Posted on January 12, 2018July 26, 2020 by braindenny

Range Sum Query – Mutable



Similar Problems:

  • Range Addition
  • CheatSheet: Leetcode For Code Interview
  • CheatSheet: Common Code Problems & Follow-ups
  • Tag: #oodesign, #segmenttree, #rangesum

Related Reading: Segment Tree by geeksforgeeks.org

Given an integer array nums, find the sum of the elements between indices i and j (i <= j), inclusive.

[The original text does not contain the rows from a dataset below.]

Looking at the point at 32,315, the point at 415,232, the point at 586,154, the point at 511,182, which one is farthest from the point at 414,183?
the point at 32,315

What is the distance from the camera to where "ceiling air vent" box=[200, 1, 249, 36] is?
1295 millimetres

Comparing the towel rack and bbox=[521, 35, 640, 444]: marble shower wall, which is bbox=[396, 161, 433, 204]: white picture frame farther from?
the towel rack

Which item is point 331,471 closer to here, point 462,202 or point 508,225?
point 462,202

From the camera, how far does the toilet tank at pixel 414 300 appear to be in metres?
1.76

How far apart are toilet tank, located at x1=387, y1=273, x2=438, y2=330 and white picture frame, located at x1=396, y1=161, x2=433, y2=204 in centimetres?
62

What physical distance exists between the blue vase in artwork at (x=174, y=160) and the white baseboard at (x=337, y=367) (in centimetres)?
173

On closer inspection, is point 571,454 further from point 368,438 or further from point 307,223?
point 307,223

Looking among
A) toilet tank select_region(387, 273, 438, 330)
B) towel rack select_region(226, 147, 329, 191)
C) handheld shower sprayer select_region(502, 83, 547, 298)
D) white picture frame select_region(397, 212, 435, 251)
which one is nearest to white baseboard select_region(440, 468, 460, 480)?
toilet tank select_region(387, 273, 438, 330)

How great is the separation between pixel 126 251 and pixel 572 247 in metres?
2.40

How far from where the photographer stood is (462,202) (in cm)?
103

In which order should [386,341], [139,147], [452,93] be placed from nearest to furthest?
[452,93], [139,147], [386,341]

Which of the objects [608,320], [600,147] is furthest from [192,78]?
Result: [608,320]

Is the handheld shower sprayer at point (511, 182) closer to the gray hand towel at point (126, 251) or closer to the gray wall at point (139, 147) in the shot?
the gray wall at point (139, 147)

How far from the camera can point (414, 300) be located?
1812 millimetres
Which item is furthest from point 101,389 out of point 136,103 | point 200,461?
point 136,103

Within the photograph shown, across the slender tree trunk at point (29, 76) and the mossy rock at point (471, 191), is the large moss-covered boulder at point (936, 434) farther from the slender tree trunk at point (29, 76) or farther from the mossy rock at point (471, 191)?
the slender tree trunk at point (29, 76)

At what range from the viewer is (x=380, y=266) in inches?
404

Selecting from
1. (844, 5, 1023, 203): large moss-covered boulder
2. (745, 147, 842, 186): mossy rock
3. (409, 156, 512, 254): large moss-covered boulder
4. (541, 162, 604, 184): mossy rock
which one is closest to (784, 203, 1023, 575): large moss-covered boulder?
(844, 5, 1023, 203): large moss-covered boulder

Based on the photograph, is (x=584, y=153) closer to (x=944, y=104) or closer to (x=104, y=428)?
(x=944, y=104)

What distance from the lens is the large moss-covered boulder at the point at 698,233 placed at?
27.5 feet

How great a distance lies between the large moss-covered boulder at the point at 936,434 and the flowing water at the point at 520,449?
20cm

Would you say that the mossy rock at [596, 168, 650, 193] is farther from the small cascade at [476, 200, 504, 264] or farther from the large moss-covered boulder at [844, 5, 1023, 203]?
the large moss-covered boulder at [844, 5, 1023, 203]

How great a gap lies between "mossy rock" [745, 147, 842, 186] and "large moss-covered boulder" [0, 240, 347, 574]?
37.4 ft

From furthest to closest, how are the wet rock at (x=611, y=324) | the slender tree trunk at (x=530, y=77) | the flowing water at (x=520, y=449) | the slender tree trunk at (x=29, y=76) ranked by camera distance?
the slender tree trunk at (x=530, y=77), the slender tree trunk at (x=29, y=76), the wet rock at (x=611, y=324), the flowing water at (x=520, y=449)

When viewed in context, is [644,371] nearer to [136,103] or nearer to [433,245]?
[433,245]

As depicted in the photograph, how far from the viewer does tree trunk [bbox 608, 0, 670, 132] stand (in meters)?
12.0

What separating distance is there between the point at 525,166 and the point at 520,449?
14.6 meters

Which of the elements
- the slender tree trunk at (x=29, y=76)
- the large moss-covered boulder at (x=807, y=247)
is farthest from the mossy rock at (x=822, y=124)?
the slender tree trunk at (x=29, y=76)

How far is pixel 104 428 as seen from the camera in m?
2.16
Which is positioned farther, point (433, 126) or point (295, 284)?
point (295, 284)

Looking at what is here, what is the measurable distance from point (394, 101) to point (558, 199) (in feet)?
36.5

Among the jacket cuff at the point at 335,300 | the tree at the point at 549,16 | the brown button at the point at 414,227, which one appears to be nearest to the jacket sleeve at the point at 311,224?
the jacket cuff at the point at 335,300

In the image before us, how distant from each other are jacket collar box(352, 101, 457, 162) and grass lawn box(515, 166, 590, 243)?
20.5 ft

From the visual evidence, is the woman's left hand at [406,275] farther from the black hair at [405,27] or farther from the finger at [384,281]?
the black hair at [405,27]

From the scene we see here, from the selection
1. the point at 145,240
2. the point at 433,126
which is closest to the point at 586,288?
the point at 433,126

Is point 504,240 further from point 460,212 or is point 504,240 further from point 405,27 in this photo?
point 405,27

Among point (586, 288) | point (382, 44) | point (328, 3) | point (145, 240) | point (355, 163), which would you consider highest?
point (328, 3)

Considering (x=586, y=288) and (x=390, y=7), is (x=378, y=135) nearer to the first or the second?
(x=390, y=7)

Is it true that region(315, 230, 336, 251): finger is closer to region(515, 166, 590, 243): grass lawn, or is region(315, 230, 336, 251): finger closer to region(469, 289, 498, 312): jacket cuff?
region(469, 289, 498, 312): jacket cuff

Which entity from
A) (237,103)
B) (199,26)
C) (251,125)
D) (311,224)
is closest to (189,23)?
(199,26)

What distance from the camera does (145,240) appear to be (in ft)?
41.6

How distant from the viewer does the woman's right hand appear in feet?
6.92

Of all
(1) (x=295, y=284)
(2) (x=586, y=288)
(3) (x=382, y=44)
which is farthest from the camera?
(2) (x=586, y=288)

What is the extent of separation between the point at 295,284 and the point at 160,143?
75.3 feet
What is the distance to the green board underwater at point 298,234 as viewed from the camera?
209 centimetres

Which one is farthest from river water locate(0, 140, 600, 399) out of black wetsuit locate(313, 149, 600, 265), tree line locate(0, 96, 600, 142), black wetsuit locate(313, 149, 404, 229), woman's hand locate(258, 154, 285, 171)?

The update(i, val) function modifies nums by updating the element at index i to val.

Example:
Given nums = [1, 3, 5]

sumRange(0, 2) -> 9
update(1, 2)
sumRange(0, 2) -> 8

Note:

  • The array is only modifiable by the update function.
  • You may assume the number of calls to update and sumRange function is distributed evenly.
What if, update and sumRange function is not distributed evenly? 

Let's say, the ratio of update_count/sumRange_count is 10000 or 0.0001?

Github: code.dennyzhang.com

Credits To: leetcode.com

Leave me comments, if you have better ways to solve.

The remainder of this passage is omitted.